Circuit Court, District of Columbia.

March Term, 1835.

PRACTICE—INSPECTION OF BOOKS—COMPETENCY OF WITNESS.

1. It is not too late, after the jury is sworn, to call for the books which the court has ordered to be produced at the trial. If the party calling for the books inspect them, he makes them evidence for the other party.

[Cited in Edison Electric Light Co. v. United States Electric Lighting Co., 45 Fed. 59.]

2. If the witness is protected from liability by the act of limitations, he is a competent witness without a release from the party to whom he was liable.

Assumpsit for $116.30, for lumber sold and delivered.

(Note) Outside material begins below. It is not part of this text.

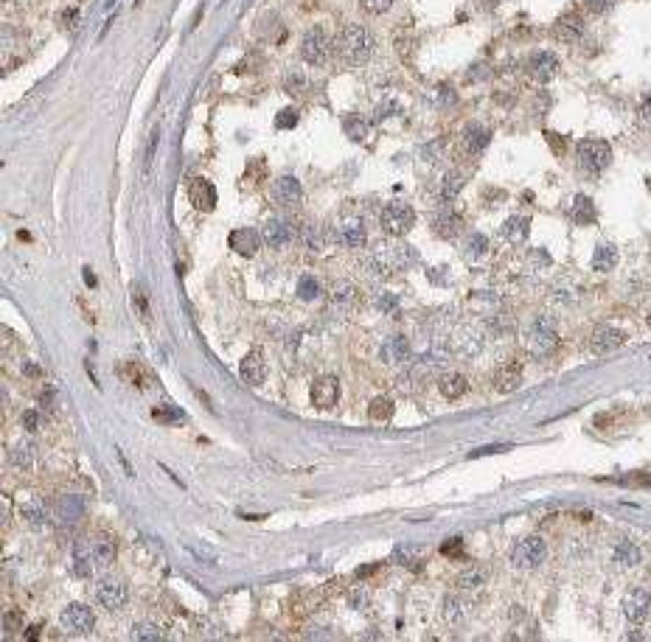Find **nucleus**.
<instances>
[{"instance_id":"nucleus-7","label":"nucleus","mask_w":651,"mask_h":642,"mask_svg":"<svg viewBox=\"0 0 651 642\" xmlns=\"http://www.w3.org/2000/svg\"><path fill=\"white\" fill-rule=\"evenodd\" d=\"M62 626H65L71 634H79V637L90 634L95 626L93 609L85 606V603H71V606H65V609H62Z\"/></svg>"},{"instance_id":"nucleus-28","label":"nucleus","mask_w":651,"mask_h":642,"mask_svg":"<svg viewBox=\"0 0 651 642\" xmlns=\"http://www.w3.org/2000/svg\"><path fill=\"white\" fill-rule=\"evenodd\" d=\"M595 219H598V214H595L593 199H590V196H576V202H573V222H578V225H593Z\"/></svg>"},{"instance_id":"nucleus-4","label":"nucleus","mask_w":651,"mask_h":642,"mask_svg":"<svg viewBox=\"0 0 651 642\" xmlns=\"http://www.w3.org/2000/svg\"><path fill=\"white\" fill-rule=\"evenodd\" d=\"M548 558V544L542 536H528L522 542H516L511 550V564L516 569H536L539 564H545Z\"/></svg>"},{"instance_id":"nucleus-24","label":"nucleus","mask_w":651,"mask_h":642,"mask_svg":"<svg viewBox=\"0 0 651 642\" xmlns=\"http://www.w3.org/2000/svg\"><path fill=\"white\" fill-rule=\"evenodd\" d=\"M584 34V20L578 14H564L556 23V37L564 43H576Z\"/></svg>"},{"instance_id":"nucleus-50","label":"nucleus","mask_w":651,"mask_h":642,"mask_svg":"<svg viewBox=\"0 0 651 642\" xmlns=\"http://www.w3.org/2000/svg\"><path fill=\"white\" fill-rule=\"evenodd\" d=\"M640 118H643L646 124H651V93L646 95V101L640 104Z\"/></svg>"},{"instance_id":"nucleus-35","label":"nucleus","mask_w":651,"mask_h":642,"mask_svg":"<svg viewBox=\"0 0 651 642\" xmlns=\"http://www.w3.org/2000/svg\"><path fill=\"white\" fill-rule=\"evenodd\" d=\"M461 188H464V174L461 172H447L444 185H441V196L444 199H455L461 194Z\"/></svg>"},{"instance_id":"nucleus-33","label":"nucleus","mask_w":651,"mask_h":642,"mask_svg":"<svg viewBox=\"0 0 651 642\" xmlns=\"http://www.w3.org/2000/svg\"><path fill=\"white\" fill-rule=\"evenodd\" d=\"M615 561H618V564H623V567H635V564H640V550H637V544H632L629 539H623V542L618 544V550H615Z\"/></svg>"},{"instance_id":"nucleus-51","label":"nucleus","mask_w":651,"mask_h":642,"mask_svg":"<svg viewBox=\"0 0 651 642\" xmlns=\"http://www.w3.org/2000/svg\"><path fill=\"white\" fill-rule=\"evenodd\" d=\"M461 552V539H452L444 544V555H458Z\"/></svg>"},{"instance_id":"nucleus-17","label":"nucleus","mask_w":651,"mask_h":642,"mask_svg":"<svg viewBox=\"0 0 651 642\" xmlns=\"http://www.w3.org/2000/svg\"><path fill=\"white\" fill-rule=\"evenodd\" d=\"M239 373H241V379H244L247 384H253V387L264 384V379H267V362H264L261 351H250V354L241 359Z\"/></svg>"},{"instance_id":"nucleus-53","label":"nucleus","mask_w":651,"mask_h":642,"mask_svg":"<svg viewBox=\"0 0 651 642\" xmlns=\"http://www.w3.org/2000/svg\"><path fill=\"white\" fill-rule=\"evenodd\" d=\"M26 373H28V376H40V367H37V365H26Z\"/></svg>"},{"instance_id":"nucleus-6","label":"nucleus","mask_w":651,"mask_h":642,"mask_svg":"<svg viewBox=\"0 0 651 642\" xmlns=\"http://www.w3.org/2000/svg\"><path fill=\"white\" fill-rule=\"evenodd\" d=\"M331 53V40L323 28H309L301 43V56L306 65H323Z\"/></svg>"},{"instance_id":"nucleus-45","label":"nucleus","mask_w":651,"mask_h":642,"mask_svg":"<svg viewBox=\"0 0 651 642\" xmlns=\"http://www.w3.org/2000/svg\"><path fill=\"white\" fill-rule=\"evenodd\" d=\"M376 306L382 309V312H396V306H399V300H396V295H390V292H385L379 300H376Z\"/></svg>"},{"instance_id":"nucleus-26","label":"nucleus","mask_w":651,"mask_h":642,"mask_svg":"<svg viewBox=\"0 0 651 642\" xmlns=\"http://www.w3.org/2000/svg\"><path fill=\"white\" fill-rule=\"evenodd\" d=\"M528 233H531V219H528V216H511V219H506V225H503V236H506L511 244L525 241Z\"/></svg>"},{"instance_id":"nucleus-42","label":"nucleus","mask_w":651,"mask_h":642,"mask_svg":"<svg viewBox=\"0 0 651 642\" xmlns=\"http://www.w3.org/2000/svg\"><path fill=\"white\" fill-rule=\"evenodd\" d=\"M360 3H363V9L368 14H385L393 6V0H360Z\"/></svg>"},{"instance_id":"nucleus-44","label":"nucleus","mask_w":651,"mask_h":642,"mask_svg":"<svg viewBox=\"0 0 651 642\" xmlns=\"http://www.w3.org/2000/svg\"><path fill=\"white\" fill-rule=\"evenodd\" d=\"M444 617H447V620H458V617H461V603H458L455 597H447V600H444Z\"/></svg>"},{"instance_id":"nucleus-12","label":"nucleus","mask_w":651,"mask_h":642,"mask_svg":"<svg viewBox=\"0 0 651 642\" xmlns=\"http://www.w3.org/2000/svg\"><path fill=\"white\" fill-rule=\"evenodd\" d=\"M623 614L632 620V623H643L646 617L651 614V592L637 586L632 589L629 595L623 597Z\"/></svg>"},{"instance_id":"nucleus-49","label":"nucleus","mask_w":651,"mask_h":642,"mask_svg":"<svg viewBox=\"0 0 651 642\" xmlns=\"http://www.w3.org/2000/svg\"><path fill=\"white\" fill-rule=\"evenodd\" d=\"M3 623H6V631H17V626H20V614H17V611H6Z\"/></svg>"},{"instance_id":"nucleus-13","label":"nucleus","mask_w":651,"mask_h":642,"mask_svg":"<svg viewBox=\"0 0 651 642\" xmlns=\"http://www.w3.org/2000/svg\"><path fill=\"white\" fill-rule=\"evenodd\" d=\"M334 238L337 244L348 247V250H360L365 244V225L363 219H343L337 230H334Z\"/></svg>"},{"instance_id":"nucleus-8","label":"nucleus","mask_w":651,"mask_h":642,"mask_svg":"<svg viewBox=\"0 0 651 642\" xmlns=\"http://www.w3.org/2000/svg\"><path fill=\"white\" fill-rule=\"evenodd\" d=\"M95 600H98L107 611H118V609L127 606L130 589H127V584L118 581V578H104V581H98V586H95Z\"/></svg>"},{"instance_id":"nucleus-25","label":"nucleus","mask_w":651,"mask_h":642,"mask_svg":"<svg viewBox=\"0 0 651 642\" xmlns=\"http://www.w3.org/2000/svg\"><path fill=\"white\" fill-rule=\"evenodd\" d=\"M432 228H435V233H438L441 238H455V236L461 233V228H464V219H461L458 214H452V211H444L441 216H435Z\"/></svg>"},{"instance_id":"nucleus-5","label":"nucleus","mask_w":651,"mask_h":642,"mask_svg":"<svg viewBox=\"0 0 651 642\" xmlns=\"http://www.w3.org/2000/svg\"><path fill=\"white\" fill-rule=\"evenodd\" d=\"M525 345H528L531 357H539V359H542V357H551L558 345V334H556V328H553V322L551 320L533 322V328H531L528 337H525Z\"/></svg>"},{"instance_id":"nucleus-21","label":"nucleus","mask_w":651,"mask_h":642,"mask_svg":"<svg viewBox=\"0 0 651 642\" xmlns=\"http://www.w3.org/2000/svg\"><path fill=\"white\" fill-rule=\"evenodd\" d=\"M519 381H522V365H519V362H509V365H503L497 373H494V387H497L500 393H511V390H516Z\"/></svg>"},{"instance_id":"nucleus-47","label":"nucleus","mask_w":651,"mask_h":642,"mask_svg":"<svg viewBox=\"0 0 651 642\" xmlns=\"http://www.w3.org/2000/svg\"><path fill=\"white\" fill-rule=\"evenodd\" d=\"M23 426H26L28 432H40V415L34 413V410H26V413H23Z\"/></svg>"},{"instance_id":"nucleus-48","label":"nucleus","mask_w":651,"mask_h":642,"mask_svg":"<svg viewBox=\"0 0 651 642\" xmlns=\"http://www.w3.org/2000/svg\"><path fill=\"white\" fill-rule=\"evenodd\" d=\"M620 483H632V485H640V488H651V471H637L635 477L620 480Z\"/></svg>"},{"instance_id":"nucleus-20","label":"nucleus","mask_w":651,"mask_h":642,"mask_svg":"<svg viewBox=\"0 0 651 642\" xmlns=\"http://www.w3.org/2000/svg\"><path fill=\"white\" fill-rule=\"evenodd\" d=\"M53 516H56L62 525H73L76 519L85 516V500H82V497H62V500L56 502Z\"/></svg>"},{"instance_id":"nucleus-46","label":"nucleus","mask_w":651,"mask_h":642,"mask_svg":"<svg viewBox=\"0 0 651 642\" xmlns=\"http://www.w3.org/2000/svg\"><path fill=\"white\" fill-rule=\"evenodd\" d=\"M612 6H615V0H587V11H593V14H604Z\"/></svg>"},{"instance_id":"nucleus-43","label":"nucleus","mask_w":651,"mask_h":642,"mask_svg":"<svg viewBox=\"0 0 651 642\" xmlns=\"http://www.w3.org/2000/svg\"><path fill=\"white\" fill-rule=\"evenodd\" d=\"M351 300H354V286L343 283L334 289V303H351Z\"/></svg>"},{"instance_id":"nucleus-14","label":"nucleus","mask_w":651,"mask_h":642,"mask_svg":"<svg viewBox=\"0 0 651 642\" xmlns=\"http://www.w3.org/2000/svg\"><path fill=\"white\" fill-rule=\"evenodd\" d=\"M188 199H191V205L197 211H214V205H217V188L208 183L205 177H197V180H191V185H188Z\"/></svg>"},{"instance_id":"nucleus-2","label":"nucleus","mask_w":651,"mask_h":642,"mask_svg":"<svg viewBox=\"0 0 651 642\" xmlns=\"http://www.w3.org/2000/svg\"><path fill=\"white\" fill-rule=\"evenodd\" d=\"M379 225H382V230L387 236L399 238V236H405V233L413 230V225H416V211L410 205H405V202H390V205L382 208Z\"/></svg>"},{"instance_id":"nucleus-1","label":"nucleus","mask_w":651,"mask_h":642,"mask_svg":"<svg viewBox=\"0 0 651 642\" xmlns=\"http://www.w3.org/2000/svg\"><path fill=\"white\" fill-rule=\"evenodd\" d=\"M337 53L348 62V65H365L373 53V37L371 31L360 23H351L343 28L340 40H337Z\"/></svg>"},{"instance_id":"nucleus-38","label":"nucleus","mask_w":651,"mask_h":642,"mask_svg":"<svg viewBox=\"0 0 651 642\" xmlns=\"http://www.w3.org/2000/svg\"><path fill=\"white\" fill-rule=\"evenodd\" d=\"M486 250H489V238H486L483 233H474V236L466 241V256H469V258H480Z\"/></svg>"},{"instance_id":"nucleus-18","label":"nucleus","mask_w":651,"mask_h":642,"mask_svg":"<svg viewBox=\"0 0 651 642\" xmlns=\"http://www.w3.org/2000/svg\"><path fill=\"white\" fill-rule=\"evenodd\" d=\"M228 244H231V250H236L239 256H253L259 250V244H261V236L253 228H239L231 233Z\"/></svg>"},{"instance_id":"nucleus-39","label":"nucleus","mask_w":651,"mask_h":642,"mask_svg":"<svg viewBox=\"0 0 651 642\" xmlns=\"http://www.w3.org/2000/svg\"><path fill=\"white\" fill-rule=\"evenodd\" d=\"M298 295H301V300H315V298L321 295L318 280H315L312 275H303L301 278V283H298Z\"/></svg>"},{"instance_id":"nucleus-23","label":"nucleus","mask_w":651,"mask_h":642,"mask_svg":"<svg viewBox=\"0 0 651 642\" xmlns=\"http://www.w3.org/2000/svg\"><path fill=\"white\" fill-rule=\"evenodd\" d=\"M90 555L95 567H110L115 561V542L110 536H95L90 539Z\"/></svg>"},{"instance_id":"nucleus-10","label":"nucleus","mask_w":651,"mask_h":642,"mask_svg":"<svg viewBox=\"0 0 651 642\" xmlns=\"http://www.w3.org/2000/svg\"><path fill=\"white\" fill-rule=\"evenodd\" d=\"M337 401H340V381L334 376H321L312 384V404L318 410H331L337 407Z\"/></svg>"},{"instance_id":"nucleus-11","label":"nucleus","mask_w":651,"mask_h":642,"mask_svg":"<svg viewBox=\"0 0 651 642\" xmlns=\"http://www.w3.org/2000/svg\"><path fill=\"white\" fill-rule=\"evenodd\" d=\"M626 342V334L615 325H598L593 334H590V348L595 354H609V351H618L620 345Z\"/></svg>"},{"instance_id":"nucleus-36","label":"nucleus","mask_w":651,"mask_h":642,"mask_svg":"<svg viewBox=\"0 0 651 642\" xmlns=\"http://www.w3.org/2000/svg\"><path fill=\"white\" fill-rule=\"evenodd\" d=\"M20 516H23V519H26L31 527H43V525L48 522L46 510H43V505H37V502L23 505V507H20Z\"/></svg>"},{"instance_id":"nucleus-37","label":"nucleus","mask_w":651,"mask_h":642,"mask_svg":"<svg viewBox=\"0 0 651 642\" xmlns=\"http://www.w3.org/2000/svg\"><path fill=\"white\" fill-rule=\"evenodd\" d=\"M132 640L157 642V640H163V631H160L157 626H152V623H140V626L132 628Z\"/></svg>"},{"instance_id":"nucleus-54","label":"nucleus","mask_w":651,"mask_h":642,"mask_svg":"<svg viewBox=\"0 0 651 642\" xmlns=\"http://www.w3.org/2000/svg\"><path fill=\"white\" fill-rule=\"evenodd\" d=\"M646 322H649V328H651V315H649V320H646Z\"/></svg>"},{"instance_id":"nucleus-31","label":"nucleus","mask_w":651,"mask_h":642,"mask_svg":"<svg viewBox=\"0 0 651 642\" xmlns=\"http://www.w3.org/2000/svg\"><path fill=\"white\" fill-rule=\"evenodd\" d=\"M343 130H345V135L351 140H365L371 135V124L365 118H360V115H348L343 121Z\"/></svg>"},{"instance_id":"nucleus-40","label":"nucleus","mask_w":651,"mask_h":642,"mask_svg":"<svg viewBox=\"0 0 651 642\" xmlns=\"http://www.w3.org/2000/svg\"><path fill=\"white\" fill-rule=\"evenodd\" d=\"M152 418L155 421H160V423H180L186 415L180 413V410H169V407H155L152 410Z\"/></svg>"},{"instance_id":"nucleus-3","label":"nucleus","mask_w":651,"mask_h":642,"mask_svg":"<svg viewBox=\"0 0 651 642\" xmlns=\"http://www.w3.org/2000/svg\"><path fill=\"white\" fill-rule=\"evenodd\" d=\"M576 152H578V163H581V169H584V172H590V174L604 172L606 166H609V160H612V146L601 138L581 140Z\"/></svg>"},{"instance_id":"nucleus-19","label":"nucleus","mask_w":651,"mask_h":642,"mask_svg":"<svg viewBox=\"0 0 651 642\" xmlns=\"http://www.w3.org/2000/svg\"><path fill=\"white\" fill-rule=\"evenodd\" d=\"M489 130H483V127H477V124H472V127H466L464 130V138H461V149H464V154H469V157H477L486 146H489Z\"/></svg>"},{"instance_id":"nucleus-27","label":"nucleus","mask_w":651,"mask_h":642,"mask_svg":"<svg viewBox=\"0 0 651 642\" xmlns=\"http://www.w3.org/2000/svg\"><path fill=\"white\" fill-rule=\"evenodd\" d=\"M615 264H618V250L612 244H598L595 256H593V270L595 273H609V270H615Z\"/></svg>"},{"instance_id":"nucleus-9","label":"nucleus","mask_w":651,"mask_h":642,"mask_svg":"<svg viewBox=\"0 0 651 642\" xmlns=\"http://www.w3.org/2000/svg\"><path fill=\"white\" fill-rule=\"evenodd\" d=\"M273 199H276V205H281V208H295V205H301V199H303V188H301V183H298V177H292V174H283V177H278L276 183H273Z\"/></svg>"},{"instance_id":"nucleus-52","label":"nucleus","mask_w":651,"mask_h":642,"mask_svg":"<svg viewBox=\"0 0 651 642\" xmlns=\"http://www.w3.org/2000/svg\"><path fill=\"white\" fill-rule=\"evenodd\" d=\"M155 143H157V132H152V140H149V149H146V160H143V166H149V163H152V157H155Z\"/></svg>"},{"instance_id":"nucleus-30","label":"nucleus","mask_w":651,"mask_h":642,"mask_svg":"<svg viewBox=\"0 0 651 642\" xmlns=\"http://www.w3.org/2000/svg\"><path fill=\"white\" fill-rule=\"evenodd\" d=\"M31 460H34V443H31V441H20V443L11 446V452H9V463H11V465L28 468Z\"/></svg>"},{"instance_id":"nucleus-34","label":"nucleus","mask_w":651,"mask_h":642,"mask_svg":"<svg viewBox=\"0 0 651 642\" xmlns=\"http://www.w3.org/2000/svg\"><path fill=\"white\" fill-rule=\"evenodd\" d=\"M483 584H486V569H480V567H472V569H466V572L458 575V586L466 589V592L480 589Z\"/></svg>"},{"instance_id":"nucleus-41","label":"nucleus","mask_w":651,"mask_h":642,"mask_svg":"<svg viewBox=\"0 0 651 642\" xmlns=\"http://www.w3.org/2000/svg\"><path fill=\"white\" fill-rule=\"evenodd\" d=\"M295 124H298V110H295V107L281 110L278 118H276V127H278V130H292Z\"/></svg>"},{"instance_id":"nucleus-22","label":"nucleus","mask_w":651,"mask_h":642,"mask_svg":"<svg viewBox=\"0 0 651 642\" xmlns=\"http://www.w3.org/2000/svg\"><path fill=\"white\" fill-rule=\"evenodd\" d=\"M438 390H441V396H444V399L455 401V399L466 396L469 381H466V376H461V373H444V376L438 379Z\"/></svg>"},{"instance_id":"nucleus-32","label":"nucleus","mask_w":651,"mask_h":642,"mask_svg":"<svg viewBox=\"0 0 651 642\" xmlns=\"http://www.w3.org/2000/svg\"><path fill=\"white\" fill-rule=\"evenodd\" d=\"M393 401L387 399V396H379V399H373L371 407H368V418H371L373 423H382V421H390L393 418Z\"/></svg>"},{"instance_id":"nucleus-29","label":"nucleus","mask_w":651,"mask_h":642,"mask_svg":"<svg viewBox=\"0 0 651 642\" xmlns=\"http://www.w3.org/2000/svg\"><path fill=\"white\" fill-rule=\"evenodd\" d=\"M301 241L309 253H323L326 250V230L321 225H306L301 230Z\"/></svg>"},{"instance_id":"nucleus-15","label":"nucleus","mask_w":651,"mask_h":642,"mask_svg":"<svg viewBox=\"0 0 651 642\" xmlns=\"http://www.w3.org/2000/svg\"><path fill=\"white\" fill-rule=\"evenodd\" d=\"M261 238H264L273 250H283L286 244H292L295 228H292L289 222H283V219H270V222L264 225V230H261Z\"/></svg>"},{"instance_id":"nucleus-16","label":"nucleus","mask_w":651,"mask_h":642,"mask_svg":"<svg viewBox=\"0 0 651 642\" xmlns=\"http://www.w3.org/2000/svg\"><path fill=\"white\" fill-rule=\"evenodd\" d=\"M528 73H531L533 79H539V82L553 79V76L558 73V56L556 53H551V51H539V53H533V56H531V62H528Z\"/></svg>"}]
</instances>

The defendant [Stewart's executrix] had obtained an order of the court upon the plaintiff, to produce, upon the trial, his original book of entries. After the jury was sworn the defendant called for the book. The plaintiff's counsel, Mr. Bradley, refused to produce it, although he had it ready, saying that the call was too late after the jury was sworn, and cited Geyger v. Geyger, 2 Dall. [2 U. S. 332] 332.

Mr. Morfit, contra, cited the judiciary act of 1789, § 15 (1 Stat. 73); Blight v. Ashley [Case No. 1,541]; and Kenney v. Vanhorne, 1 Johns. 394.

THE COURT (nem. con.) was of opinion that the motion for non pros, for not producing the book, was not too late. The book was then produced.

Mr. Bradley then gave notice to the defendant's counsel that if they inspected the books he should claim the right to use them as evidence for the plaintiff, and cited Jordan v. Wilkins [Case No. 7,526].

THE COURT (CRANCH, Chief Judge, and MORSELL, Circuit Judge, hesitating, and thinking there were contrary decisions on the point) decided that if the defendant's counsel inspected the book he made it evidence for the plaintiff.

Mr. Morfit then refused to inspect it.

Mr. Peter Kurtz was then offered as a witness for the plaintiff, and was about to testify 95that he was employed by Stewart, and got the lumber on his credit.

Mr. Brent, for defendant, objected that the witness was interested; but, it appearing that he was protected by the statute of limitations, he was permitted to testify without a release from the plaintiff.

NOTE. Upon the question whether the calling for and inspecting the books of the opposite party authorizes him to read them in evidence, if the party calling for them refuse to use them, see the following cases in this court: Banks v. Miller [Case No. 963] June, 1809; Lindsay v. Riggs [Id. 8,366] Dec., 1811; Clementson v. Williams fid. 2,885] June, 1812; and Coote v. Bank of U. S. [H. 3,203] Dec, 1826.